During the 2019 legislative session, Moody launched a invoice to create a pink flag legislation, nevertheless it died with out reaching the governor’s desk.
After the El Paso massacre, the Texas Safety Commission launched the Texas Safety Action Report, which made a collection of suggestions for firearm-related laws. Abbott additionally issued govt orders that he mentioned elevated “law enforcement’s ability to respond to suspicious activity.”
But Freilich mentioned the security fee’s suggestions “again focused largely on bolstering law enforcement training, data-sharing, and threat assessment systems” as a substitute of specializing in obligatory background checks for buying firearms.
A gun proprietor himself, Moody has filed a number of payments geared toward bettering gun security.
In the 2021 legislative session, the primary after the El Paso shooting, Moody launched one other pink flag invoice, which once more failed, in addition to a number of different gun security measures that didn’t turn out to be legislation.
In that session, lawmakers gave gun rights advocates a giant victory after Abbott signed into legislation House Bill 1927, which permits Texans to carry a handgun without training or a permit wherever a gun will not be in any other case prohibited.
Before his colleagues in the House voted on the permitless carry invoice, a disheartened Moody rose to deal with them.

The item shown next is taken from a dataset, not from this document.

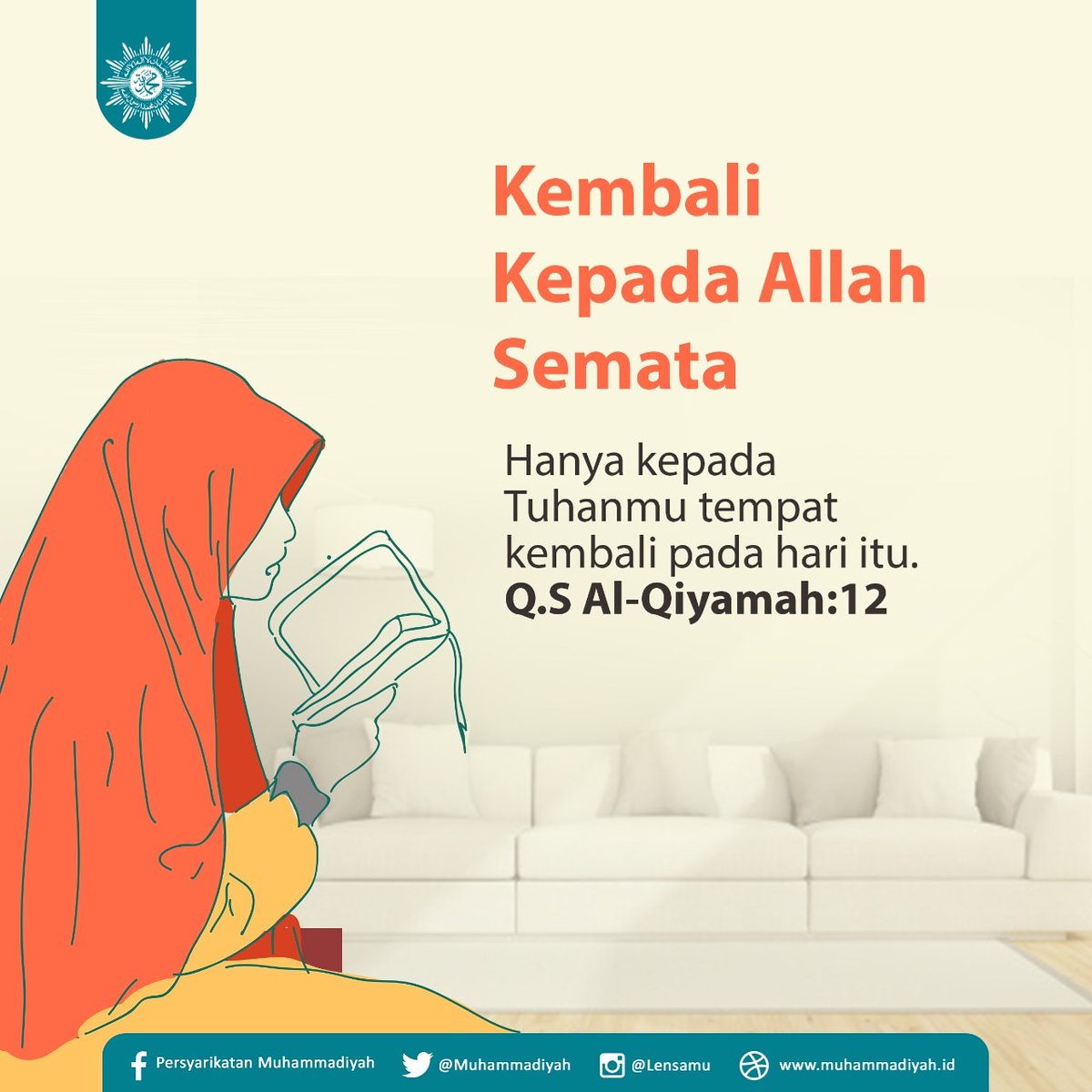 Muhammadiyah Sur Twitter Allah Subhanahu Wata Ala Satu Satunya Tempat Untuk Berlindung Hanya Kepadanya Kelak Kita Sebagai Hamba Akan Kembali Dimana Allah Akan Memutuskan Seadil Adilnya Urusan Manusia Yaitu Di Hari Akhir Di Mana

“One day, a tragedy will come to your community,” he mentioned in an impassioned speech. “It’s come to many others’ community, and it’s going to come to yours, too, because we fail to be responsible to the members of our communities across the state. I pray that it doesn’t, but it is.”
Moody’s warning appeared prescient after the mass shooting in Uvalde precisely a yr and a day later.

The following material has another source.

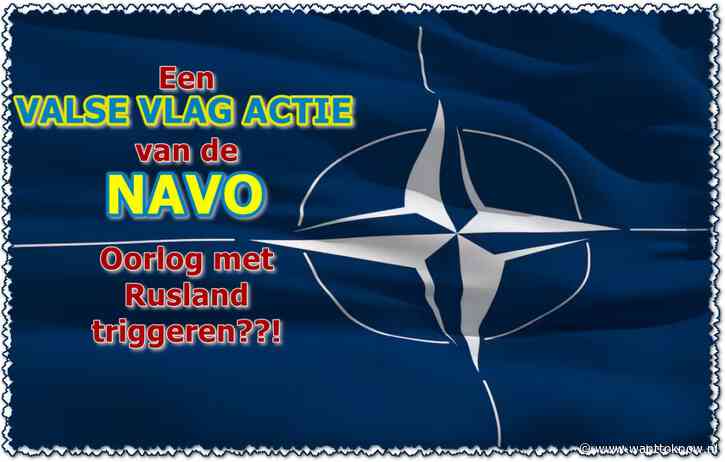 Grijpt NAVO desperaat naar ‘valse-vlag-operatie’…?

A wood cross for consolation
Moody made his first go to to Uvalde as a member of the House Investigative Committee on June 15, carrying a particular wood rosary that was given to him by one of many members of his Saturday church group. Moody mentioned he picked it up on the day of the El Paso shooting and has carried it with him ever since.
Moody, the only real Democrat on the three-member committee alongside Rep. Dustin Burrows, R-Lubbock, and former state Supreme Court Justice Eva Guzman, says going by means of the investigative information from the Uvalde shooting has been difficult due to the violence they describe. But he mentioned they owe it to the households of the victims to separate the info from the misinformation.

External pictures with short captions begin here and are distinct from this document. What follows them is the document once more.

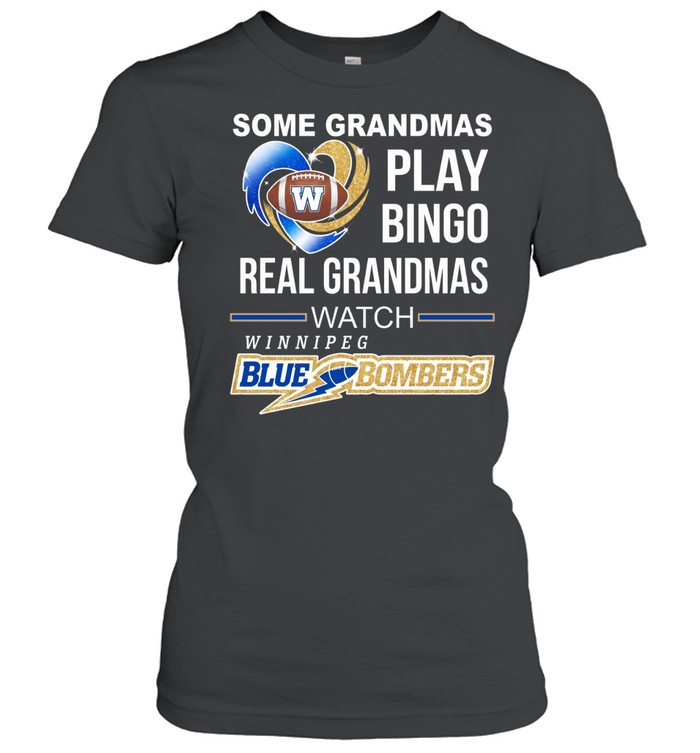 Winnipeg Blue Bombers Some Grandmas Play Bingo Real Grandmas Women T-Shirt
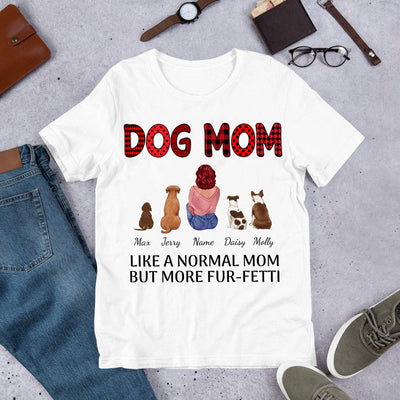 89Customized Personalized 2D Shirt Family Dog Mom More Fur-fetti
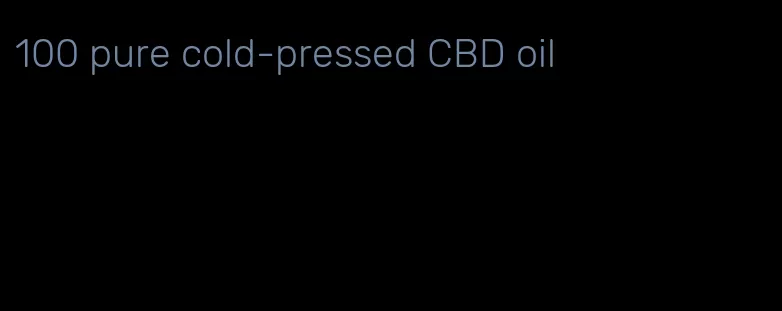 100 pure cold-pressed CBD oil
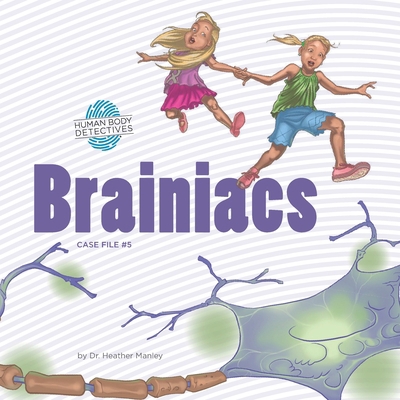 Brainiacs: An Imaginative Journey Through the N... 1500697605 Book Cover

In the aftermath of the Robb Elementary shooting, Abbott and different public officers introduced that they’d allocate $105.5 million in state funds to mental health and school safety — with slightly greater than $11 million of it dedicated to psychological well being companies.
“We as a state, we as a society, need to do a better job about mental health,” Abbott mentioned at a press convention on May 25. “Anybody who shoots somebody else has a mental health challenge. … We as a government need to find a way to target that mental health challenge and do something about it.”
Moody calls the deal with psychological well being a “red herring” and mentioned he worries about stigmatizing individuals with psychological sickness.
Mental well being advocates have warned in opposition to utilizing psychological sickness as a scapegoat on the subject of gun violence. “A vast majority of firearm violence is not attributed to mental illness,” the American Psychiatric Association mentioned in a press release after the Uvalde shooting.
As Moody seems to be forward to the 2023 legislative session that begins in January, Moody says he wants to stay hopeful that extra could be accomplished to forestall one other mass shooting.
“I wouldn’t be going back [to the Capitol] if I didn’t have hope,” he mentioned. “If I don’t carry that with me, then I shouldn’t be in this job. … If you’re not willing to do the difficult and do the challenging, then you need to find a different line of work.”